Почти у всех обитателей бараков и брусчаток водились степенные
куры-несушки, подкрашенные в разных местах зелёнкой или красными
чернилами – от путаницы. И это были какие-то специально
обученные куры: они спокойно гуляли по всем дворам, искали в
земле жучков и червячков, не боялись ни кошек, ни собак,
забредали даже на «барские» участки, а нестись приходили в свой
сарай. И никогда не путали свою дверь с пропиленной дыркой и
соседскую, с точно таким же «куриным» лазом. На каждой двери
был нарисован номер, и мы с пацанами сначала думали, что
курицы, наверное, его и запоминают. Но проверка показала, что
это не так. Один раз мы замазали грязью белые номера на двух
дверях и чуть пониже написали мелом те же номера, поменяв их
местами. Но запутать кур не удалось: птицы, вымазанные
зелёнкой, безошибочно пролезали в ту дыру, откуда выходили
утром. С «красно-чернильными» произошло то же самое. Скорее
всего, дело заключалось в петухах, которые прикидывались, что не
видели, как мы меняем номера, а на самом деле всё
запоминали….
А у нас с полезной живностью ничего не получалось. В доме долго жила
почти бесхвостая кошка Дымка, которая часто представляла
себя настоящей лесной рысью и набрасывалась на первую
попавшуюся собаку, доводя её до полного безумия. Дымка запрыгивала
добродушному и ничего не подозревающему барбосу на загривок,
намертво вцеплялась всеми лапами с кривыми когтями в шкуру,
задирала трубой коротышку-хвостик и, как жокей, скакала на
псине до тех пор, пока жертва не находила узкую щель в
заборе. Затравленная собака продиралась сквозь эту щель ценой
потери шерсти, но освобождалась от бесстрашного седока. Нашу
кошку псы боялись даже больше жестокого Голопуза. Этот
стриженный наголо пацан иногда привязывал к собачьему хвосту верёвку
со связкой пустых консервных банок. Если привязать такую
связку к автомобилю, то он спокойно себе едет, и грохота
сзади, понятно, не боится, и скорость со страху не увеличивает.

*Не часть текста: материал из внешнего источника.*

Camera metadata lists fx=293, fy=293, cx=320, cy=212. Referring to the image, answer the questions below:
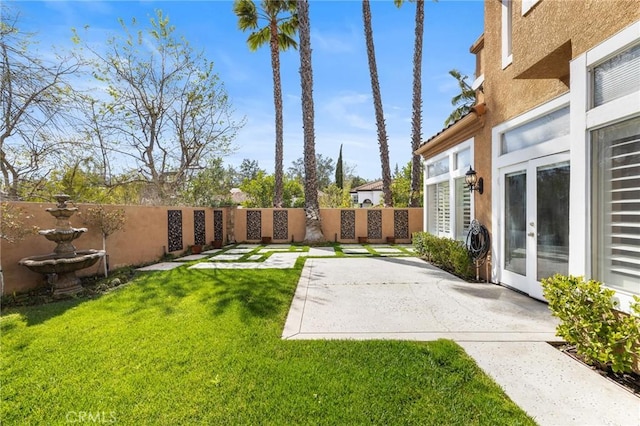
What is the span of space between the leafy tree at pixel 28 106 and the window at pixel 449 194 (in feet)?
33.9

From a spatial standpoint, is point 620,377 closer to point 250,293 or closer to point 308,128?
point 250,293

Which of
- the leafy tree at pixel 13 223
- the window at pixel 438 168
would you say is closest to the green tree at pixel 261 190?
the window at pixel 438 168

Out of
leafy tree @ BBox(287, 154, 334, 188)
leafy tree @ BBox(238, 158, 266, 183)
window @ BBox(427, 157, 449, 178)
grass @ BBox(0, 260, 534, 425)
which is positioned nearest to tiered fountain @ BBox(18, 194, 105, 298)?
grass @ BBox(0, 260, 534, 425)

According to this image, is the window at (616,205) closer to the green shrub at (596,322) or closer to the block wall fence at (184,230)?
the green shrub at (596,322)

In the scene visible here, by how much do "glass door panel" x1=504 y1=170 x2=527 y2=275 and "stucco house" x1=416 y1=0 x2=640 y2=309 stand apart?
0.02 metres

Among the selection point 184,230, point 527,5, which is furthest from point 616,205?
point 184,230

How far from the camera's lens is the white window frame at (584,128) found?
11.0ft

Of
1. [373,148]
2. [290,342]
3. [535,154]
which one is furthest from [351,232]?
[290,342]

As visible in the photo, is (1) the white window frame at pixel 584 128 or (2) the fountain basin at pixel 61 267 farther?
(2) the fountain basin at pixel 61 267

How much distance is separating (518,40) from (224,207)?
13.6m

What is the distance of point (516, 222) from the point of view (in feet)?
20.2

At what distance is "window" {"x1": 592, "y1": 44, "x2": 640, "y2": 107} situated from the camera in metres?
3.13

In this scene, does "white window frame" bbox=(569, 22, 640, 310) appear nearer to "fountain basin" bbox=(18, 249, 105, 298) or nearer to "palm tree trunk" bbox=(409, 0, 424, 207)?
"fountain basin" bbox=(18, 249, 105, 298)

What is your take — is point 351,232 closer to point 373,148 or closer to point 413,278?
point 373,148
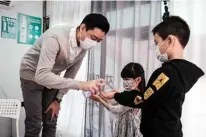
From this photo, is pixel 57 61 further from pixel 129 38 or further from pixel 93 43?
pixel 129 38

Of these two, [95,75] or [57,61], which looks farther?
[95,75]

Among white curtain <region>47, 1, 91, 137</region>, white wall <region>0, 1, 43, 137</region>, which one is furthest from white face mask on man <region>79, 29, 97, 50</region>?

Просто всем ужасно весело, а когда дядька-шофёр выскочит из
машины – нас уж нет, и ловить некого. А собака живая. Она
может сойти с ума или умереть от разрыва сердца, как человек.
Одна псина всё-таки отомстила Голопузу за всех пострадавших
сородичей… Даже с запасом на будущее. Ему сделали шестьдесят уколов
в живот от бешенства, а вскоре отправили в детскую колонию.
Будущее у Голопуза оказалось коротким – из колонии он не вернулся.
Говорили, что за какую-то пакость его долго били по почкам
куском доски через фуфайку. При этом способе на теле вообще не
остается синяков. Почки отбили, виновников, само собой, не
нашли, а Голопуз незаметно умер в тюремной больничке. Но
пьяницы-родители особо не горевали: в их семье оставалось ещё
много похожих друг на друга детей. Никто из нас не различал
их по именам, и всех мы называли Голопузами, как будто кличка
убитого брата стала настоящей фамилией.
Только Жука, доставшаяся нам от соседей по первому свиридовскому
дому, не боялась Дымку. Когда у Жуки родились щенки, её
поселили на холодной веранде, чтобы она могла бегать по своим делам
через оконце в двери, завешанное куском половика. Однажды
Жука вернулась с прогулки и увидела Дымку рядом со щенками… С
тех пор уцелевшая Дымка выходила гулять из подполья,
выбираясь на улицу через отдушину. То оконце в двери сыграло
роковую роль в жизни Жуки. Когда щенки были ещё маленькими и
слепыми, к маме в гости пришла клубная библиотекарша со странным
именем Фрамуза. По привычке она просунула руку, чтобы
отодвинуть щеколду и войти в дом. А Жука жила на веранде всего
ничего – недели три. Она не знала, что Фрамуза – свой человек…
Мать выскочила на веранду, услышав истошный крик… Жука
крепко держала руку «вора» в пасти и не собиралась её отпускать,
а только крепче сжимала зубы…
Фрамуза лечилась в больнице – даже зимнее пальто не спасло… А потом
сказала по телефону, что подаст в суд, если мы не избавимся
от этой проклятой собаки. Отец отдал Жуку знакомому
охотнику, болевшему туберкулёзом, и больше мы её никогда не видели.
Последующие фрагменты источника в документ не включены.